Set task A: Find each line in the records that contains the string "BBox", and copy those lines.

Source text:
★ ★ ★ ★

[RFC PATCH v4 0/6] Accelerate page migration with batch copying and hardware offload

Shivank Garg posted 6 patches 3 weeks, 3 days ago
drivers/Kconfig                       |   2 +
drivers/Makefile                      |   2 +
drivers/migrate_offload/Kconfig       |   8 +
drivers/migrate_offload/Makefile      |   1 +
drivers/migrate_offload/dcbm/Makefile |   1 +
drivers/migrate_offload/dcbm/dcbm.c   | 457 ++++++++++++++++++++++++++
include/linux/migrate_copy_offload.h  |  34 ++
include/linux/mm.h                    |   2 +
mm/Kconfig                            |   9 +
mm/Makefile                           |   1 +
mm/migrate.c                          | 133 ++++++--
mm/migrate_copy_offload.c             |  99 ++++++
mm/util.c                             |  31 ++
13 files changed, 748 insertions(+), 32 deletions(-)
create mode 100644 drivers/migrate_offload/Kconfig
create mode 100644 drivers/migrate_offload/Makefile
create mode 100644 drivers/migrate_offload/dcbm/Makefile
create mode 100644 drivers/migrate_offload/dcbm/dcbm.c
create mode 100644 include/linux/migrate_copy_offload.h
create mode 100644 mm/migrate_copy_offload.c
[RFC PATCH v4 0/6] Accelerate page migration with batch copying and hardware offload
Posted by Shivank Garg 3 weeks, 3 days ago
This is the fourth RFC of the patchset to enhance page migration by
batching folio-copy operations and enabling acceleration via DMA offload.

Single-threaded, folio-by-folio copying bottlenecks page migration in
modern systems with deep memory hierarchies, especially for large folios
where copy overhead dominates, leaving significant hardware potential
untapped.

By batching the copy phase, we create an opportunity for hardware
acceleration. This series builds the framework and provides a DMA
offload driver (dcbm) as a reference implementation, targeting bulk
migration workloads where offloading the copy improves throughput
and latency while freeing the CPU cycles.

See the RFC V3 cover letter [1] for motivation.


Changelog since V3:
-------------------

1. Redesigned batch migration flow: pre-copy the batch before the move
   phase instead of interleaving copy with metadata updates.
   Simpler design, avoids redundancy with existing migrate_folios_move()
   path.

2. Rewrote offload registration infrastructure: Simplified the migrate
   copy offload infrastructure design, fixed the srcu_read_lock()
   placement and other minor bugs.

3. Added should_batch() callback to struct migrator so offload drivers can
   filter which migration reasons are eligible for offload.

4. Renamed for clarity:
   - CONFIG_OFFC_MIGRATION     -> CONFIG_MIGRATION_COPY_OFFLOAD
   - migrate_offc.[ch]         -> migrate_copy_offload.[ch]
   - drivers/migoffcopy/       -> drivers/migrate_offload/
   - start_offloading/stop_offloading -> migrate_offload_start/stop

5. Dropped mtcopy driver to keep focus on core infrastructure and DMA
   offload (for testing and reference). Multi-threaded CPU copy can
   follow separately.

6. Rebased on v7.0-rc2.

★ ★ ★ ★

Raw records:
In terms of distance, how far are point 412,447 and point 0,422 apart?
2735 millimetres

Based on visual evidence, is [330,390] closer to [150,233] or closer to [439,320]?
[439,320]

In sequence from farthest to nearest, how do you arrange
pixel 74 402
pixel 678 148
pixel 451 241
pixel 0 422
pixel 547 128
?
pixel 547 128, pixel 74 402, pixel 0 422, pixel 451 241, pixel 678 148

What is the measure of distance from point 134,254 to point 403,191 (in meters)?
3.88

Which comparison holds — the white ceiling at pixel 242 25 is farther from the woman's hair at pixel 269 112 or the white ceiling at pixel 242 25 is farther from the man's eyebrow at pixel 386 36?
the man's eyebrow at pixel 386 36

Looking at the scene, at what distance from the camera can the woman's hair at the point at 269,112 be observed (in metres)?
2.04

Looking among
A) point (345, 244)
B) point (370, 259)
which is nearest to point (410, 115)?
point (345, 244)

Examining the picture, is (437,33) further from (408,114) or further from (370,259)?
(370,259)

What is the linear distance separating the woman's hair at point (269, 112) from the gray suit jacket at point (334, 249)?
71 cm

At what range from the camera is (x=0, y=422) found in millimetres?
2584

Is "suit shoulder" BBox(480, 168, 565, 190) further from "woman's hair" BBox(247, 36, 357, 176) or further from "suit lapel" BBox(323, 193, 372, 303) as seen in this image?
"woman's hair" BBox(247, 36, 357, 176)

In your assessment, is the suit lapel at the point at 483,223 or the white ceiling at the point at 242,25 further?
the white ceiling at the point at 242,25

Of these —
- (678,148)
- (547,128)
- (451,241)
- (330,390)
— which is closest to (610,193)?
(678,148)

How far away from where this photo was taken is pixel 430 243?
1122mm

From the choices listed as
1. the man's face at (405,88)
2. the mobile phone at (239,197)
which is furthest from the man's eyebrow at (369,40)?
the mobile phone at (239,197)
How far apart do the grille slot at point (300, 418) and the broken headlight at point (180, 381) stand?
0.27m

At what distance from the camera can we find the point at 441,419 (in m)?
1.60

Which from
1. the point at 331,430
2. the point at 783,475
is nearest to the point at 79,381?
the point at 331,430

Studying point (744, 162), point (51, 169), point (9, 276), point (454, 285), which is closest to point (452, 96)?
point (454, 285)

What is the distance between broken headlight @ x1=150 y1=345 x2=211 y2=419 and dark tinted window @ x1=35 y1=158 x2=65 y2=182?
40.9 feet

★ ★ ★ ★

Set task B: Quote the patch cover letter from "5. Dropped mtcopy" to "follow separately.".

Written solution A:
Is "suit shoulder" BBox(480, 168, 565, 190) further from "woman's hair" BBox(247, 36, 357, 176) or further from "suit lapel" BBox(323, 193, 372, 303) as seen in this image?
"woman's hair" BBox(247, 36, 357, 176)

Written solution B:
5. Dropped mtcopy driver to keep focus on core infrastructure and DMA
   offload (for testing and reference). Multi-threaded CPU copy can
   follow separately.